The features of development found in the previous study (Chorlian et al., 2015), a general decrease in power with age, striking differences in temporal pattern between males and females, and increases in cross-regional and cross-modal phenotypic correlation, are consistent with important features of brain development. The general decrease in power corresponds to the neuronal level decrease in gray matter density and cortical thickness in adolescence, probably reflecting synaptic pruning and myelination, and an increase in white matter (Sowell et al., 2004; Toga et al., 2006). The sex-specific phenotypic divergence corresponds on the structural and functional levels to the considerable sex differences in the trajectories of the development of features of brain anatomy (Lenroot and Giedd, 2010; Lenroot et al., 2007; Peper et al., 2011; Koolschijn and Crone, 2013) and in task-related brain activity (Rubia et al., 2006; Christakou et al., 2009; Rubia et al., 2010; Sumich et al., 2012; Rubia et al., 2013; Rubia, 2013). The increases in cross-regional and cross-modal phenotypic correlation correspond to the development of brain networks from a pattern of local connectivity to more global patterns of connectivity (Fair et al., 2008, 2009; Power et al., 2010; Supekar et al., 2009; Uddin et al., 2011; Vogel et al., 2010; Zielinski et al., 2010; Menon, 2013; Wu et al., 2013).

Previous studies of P3 related electrophysiological measures have established its heritability in adolescents, and association with specific SNPs in adults (Section 4.2.1). Thus it would be expected that at some time in the process of developmental leading to adulthood, theta EROs would be associated with some SNPs found to be significantly associated with theta EROs in adults.

4.1.2. Genotypic development

SNP-phenotype associations were significant at a p < 0.009 level for some time span and location in each modality for at least one of the sexes in each of the four SNPs examined. SNP-phenotype-sex associations varied for the four SNPs in one or more of the following ways, as can be observed in Figures 4 and 5. The patterns displayed in the phenotype-genotype association trajectories described in this study were not predictable from previous studies of P3 related electrophysiology, but some are found in a number of other studies of development, which are discussed in the following sections.

  1. Sex Differences:

    Significant associations were opposite between sexes in the auditory modality for rs858008 (second row) and in the visual modality for rs1787422 (fourth row) and rs858008 (figure 5). All of these oppositions were stronger in the later stages of development. The are no opposite effects between modalities at the same scalp location or between scalp locations for the same modality in either males or female. The somewhat greater prevalence of effects in males as opposed to females as shown in Table 3 may only be a result of the use of the particular four SNPs genotyped from KCNJ6 (figure 4). Given the large difference between male and female development, divergent effect patterns in sex should not be surprising. Sex specific effects have been found in genes related to brain development and human height, which are described in Sections 4.2.2 and 4.2.3.

  2. Age Variation:

    No associations were present across the entire age range. There was a reversal of effect between different age ranges for both modalities in males for rs858008, although the effect in the later part of the age range is for a short interval (figure 5). There are a number of cases in which the effect size trajectories reverse with age without being significant on one or both sides of the reversal. There are too few SNPs to determine whether there is some meaningful pattern of the onset or cessation of significant associations. The considerable age variation in the effect sizes of the genotypic associations might correspond to the decidedly non-linear phenotypic developmental trajectories. Reversals with age in the sign of the effect sizes represent timing differences in development, in which variation in genotype is manifested in the variation in the initiation of some aspect of the developmental process. Similar age variation in effects have been found in genes related to brain development and human height, which are described in Sections 4.2.2 and 4.2.3.
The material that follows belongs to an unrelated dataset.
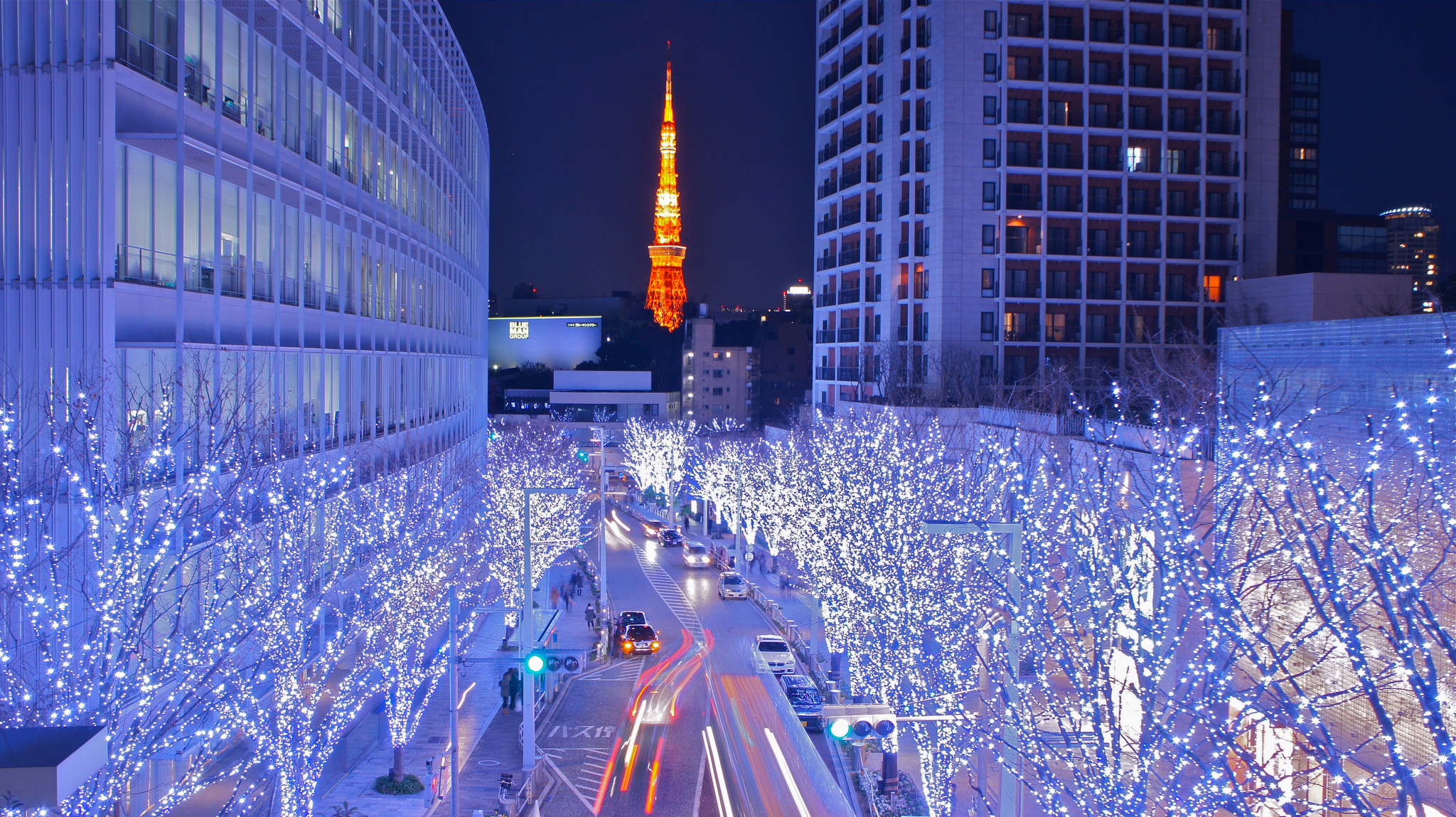 Christmas Illumination at the Roppongi Hills : Artelligent ...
  3. Scalp location and Modality Effects:

    The relatively large degree of SNP specific intramodal correspondence of phenotype-genotype association (p < 4.15×10−4) reflects both the high degree of phenotypic correlation and also the widespread distribution of the GIRK2 protein in the brain, similar to that found in developing and adult rodents (Fernánadez-Alacid et al., 2011; Saenz del Burgo et al., 2008). The lower degree of SNP specific intermodal correspondence in males (p < .01) reflects the lower degree of phenotypic intermodal correlation, but suggests that the genotypic effects of the KCNJ6 SNPs studied here are substantially independent of modality in males.

Effect of Subject Selection

Given the known association between low P3 amplitude and theta ERO values with risk for alcoholism (Euser et al., 2012; Rangaswamy and Porjesz, 2008; Jones et al., 2006a; Porjesz et al., 2005), we attempted to control the effect of selecting 80% of the subjects from families initially recruited through an alcoholic family by including a family type indicator (alcoholic or community family) in the regression model. The effect of family type was not found to be significant in the statistical analysis. Additionally, no significant association at the GWAS level between alcohol use disorder phenotypes and any of the KCNJ6 SNPs used in the study in adults was found using the same sample and methodology as that used in Kang et al. (2012). We know of no other study which shows association between these KCNJ6 SNPs and alcoholism case-control status.

Genotypic Aspects

Although none of the KCNJ6 SNPs studied here are coding SNPs, recent studies have shown that it is not only the coding SNPs that change the protein that influence a trait, but non-coding intronic and synonymous exonic SNPs can affect gene function. While synonymous SNPs (sSNPs), although in the coding region, do not change the protein sequence encoded by the gene, they can contribute to variation in effects in at least two ways: sSNPs could affect mRNA stability and thus protein expression and enzymatic activity and sSNPs can affect protein conformation which have functional and clinical consequences (Hunt et al., 2009; Sauna and Kimchi-Sarfaty, 2011). Intronic SNPs have effects on splicing and gene expression, both of which have functional and clinical consequences (Cooper, 2010; Harrison, 2015; Jo and Choi, 2015).

4.2. Genotypic effects in related studies

4.2.1. Comparison with other P3 studies

Twin studies suggest that there are genetic effects on P3 electrophysiological measures obtained in target detection tasks during adolescent development (Katsanis et al., 1997; van Beijsterveldt et al., 1998, 2001; Carlson and Iacono, 2006). As mentioned above, effects of SNPs from CHRM2 (Jones et al., 2006b), GRM8 (Chen et al., 2009), CRHR1 (Chen et al., 2010), HTR7 (Zlojutro et al., 2011), and KCNJ6 (Kang et al., 2012) on P3 related electrophysiological measures in adults have been documented. One study found an effect of CHRM2 SNPs on P3 electrophysiological measures in children and young adolescents (Hill et al., 2013).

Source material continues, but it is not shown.